··· PASSAGE TO READ

The author previously reported in this journal (vol. 66, no. 4) on the method of sex diagnosis of the Japanese long bones by means of discriminant function. The present paper gives a method of sexing of the Japanese skulls and scapulae by the same way.
The materials were modern Japanese skulls of 105 (64 males and 41 females) and the scapulae of 132 individuals (76 males and 56 females), between the ages of 20 to 60 years. All of them belong to the Department of Anatomy and the Department of Legal Medicine, University of Tokyo School of Medicine. In case the skulls and the mandibles were combined, 100 individuals (60 males and 40 females) were used because the mandibles had been missing in 5 individuals.
Following measurements were made on each bone (X₁, X₂, ..are symbols used in calculations and tables in the text ; numbers in parentheses by ARTIN-SALLER, 57) : Skull: X₁. maximum length (1), X₂. maximum breadth (8), X₃. basi-bregmatic height (17), X₄. bizygomatic breadth (45), X₅. upper facial height (48), X₆. bigonial width (66), X₇. symphyseal height (69), X₈. condyloid height (70), X₉. breadth of mandibular ramus (71).
Scapula: XI .anatomical breadth (1), X₂. anatomical length (2), X₃. projective length of spine (7), X₄. length of cavitas glenoidalis (12), X₅i breadth of cavitas glenoidalis (13). Table 1 gives the sample numbers, means, sum of squares of deviations and mean squares for each measurement. Discriminant functions for the skulls and scapulae are shown in tables 2 and 3, respectively. Supposing the case in which a part of the bone would be broken, several kinds of functions were calculated for both of the skull and the scapula.
The practical method is as follows: At first, make required measurements for the bone to be diagnosed its sex, secondly compute Y, discriminant function, from the acquired measurement values, and finally compare Y with the discriminant value. If the former is larger than the latter, the individual to which the bone belongs could be regarded as a male, and in the reverse case it would be a female. The probabilities of misclassification in this way were given in the last columns of tables 2 and 3.
To see whether the probabilities of misclassification given in the tables fit to the population other than our materials or not, the author has made a blind test on the skulls belonging to the Department of Anatomy, University of Hokkaido School of Medicine. These materials were 35 male skulls selected at random from 98 individuals and 4 measurements, X₁, X₂, X₃ and X₄, were made on them. Their statistical values are shown in table 4. The result was that 4 skulls out of 35 (11.4%) were misclassifid. This proportion was approximately the same as that theoretically computed. Thus it may be stated that the theoretical probabilities could be amplified on the sexing of the recent Japanese in general.
The author further discussed on the limits of this method. They are briefly summarized as follows: 1) This method of sexing is very useful for the extremity bones but its confidence coefficient is somewhat lower for the skulls, so that it would be desired to add some observations of specialist in the latter case. 2) The probabilities of misclassification was especially high in the skulls with relatively broad or low brain cases. It may, therefore, be required to observe carefully in sexing of the skulls with such shapes.
As a whole, the discriminant function, as a method of sex diagnosis, is much more useful than the other method heretofore in use in its objectivity, simplicity and accuracy.

······
··· DATA PROVIDED

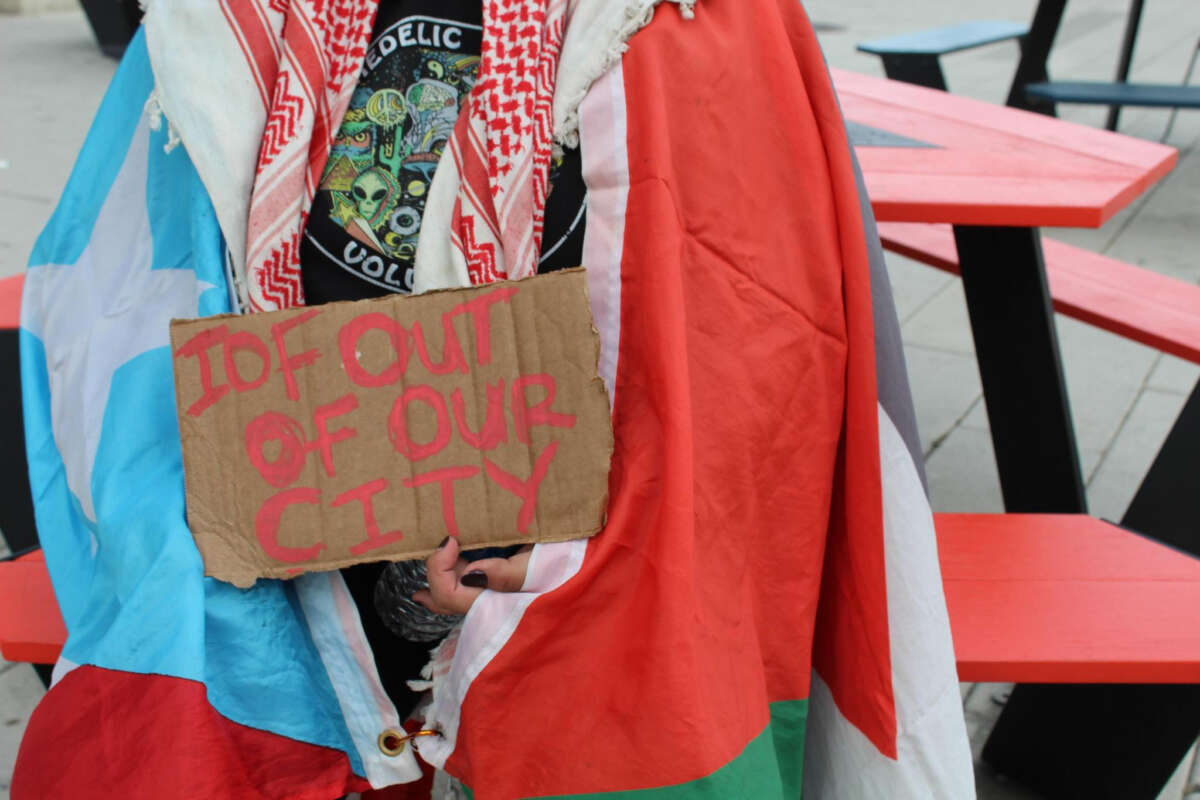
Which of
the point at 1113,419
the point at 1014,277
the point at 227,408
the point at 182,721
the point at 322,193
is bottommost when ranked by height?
the point at 1113,419

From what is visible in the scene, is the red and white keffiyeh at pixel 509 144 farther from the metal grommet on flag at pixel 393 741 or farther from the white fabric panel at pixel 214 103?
the metal grommet on flag at pixel 393 741

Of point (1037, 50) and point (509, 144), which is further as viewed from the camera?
point (1037, 50)

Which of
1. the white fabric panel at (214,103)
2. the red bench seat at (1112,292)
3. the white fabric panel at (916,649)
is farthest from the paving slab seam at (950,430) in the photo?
the white fabric panel at (214,103)

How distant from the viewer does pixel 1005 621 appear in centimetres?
144

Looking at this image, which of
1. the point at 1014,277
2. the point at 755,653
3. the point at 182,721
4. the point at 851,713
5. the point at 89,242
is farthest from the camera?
the point at 1014,277

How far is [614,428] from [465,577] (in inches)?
8.9

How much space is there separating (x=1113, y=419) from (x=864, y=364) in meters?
2.16

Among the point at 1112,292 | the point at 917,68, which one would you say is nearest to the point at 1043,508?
the point at 1112,292

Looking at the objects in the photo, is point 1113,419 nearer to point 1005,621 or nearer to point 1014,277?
point 1014,277

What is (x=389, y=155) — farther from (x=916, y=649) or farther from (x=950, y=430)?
(x=950, y=430)

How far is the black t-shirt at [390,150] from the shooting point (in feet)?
3.97

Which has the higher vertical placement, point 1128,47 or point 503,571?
point 1128,47

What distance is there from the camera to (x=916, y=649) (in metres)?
1.23

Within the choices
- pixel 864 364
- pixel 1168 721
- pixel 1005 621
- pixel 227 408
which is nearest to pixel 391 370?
pixel 227 408
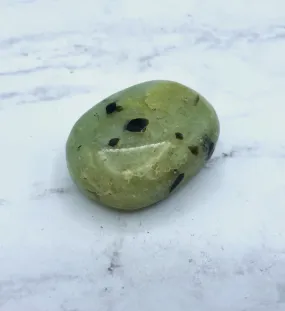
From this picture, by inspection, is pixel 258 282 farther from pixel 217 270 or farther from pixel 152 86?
pixel 152 86

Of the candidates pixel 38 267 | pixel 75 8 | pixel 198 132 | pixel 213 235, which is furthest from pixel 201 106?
Answer: pixel 75 8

······

■ TASK BRIEF:
In the paper on sexing skulls and scapulae, why were several kinds of discriminant functions calculated for both the skull and the scapula? The listing above is separate from the paper on sexing skulls and scapulae.

■ THE ANSWER:
They were calculated to cover cases in which part of the bone would be broken.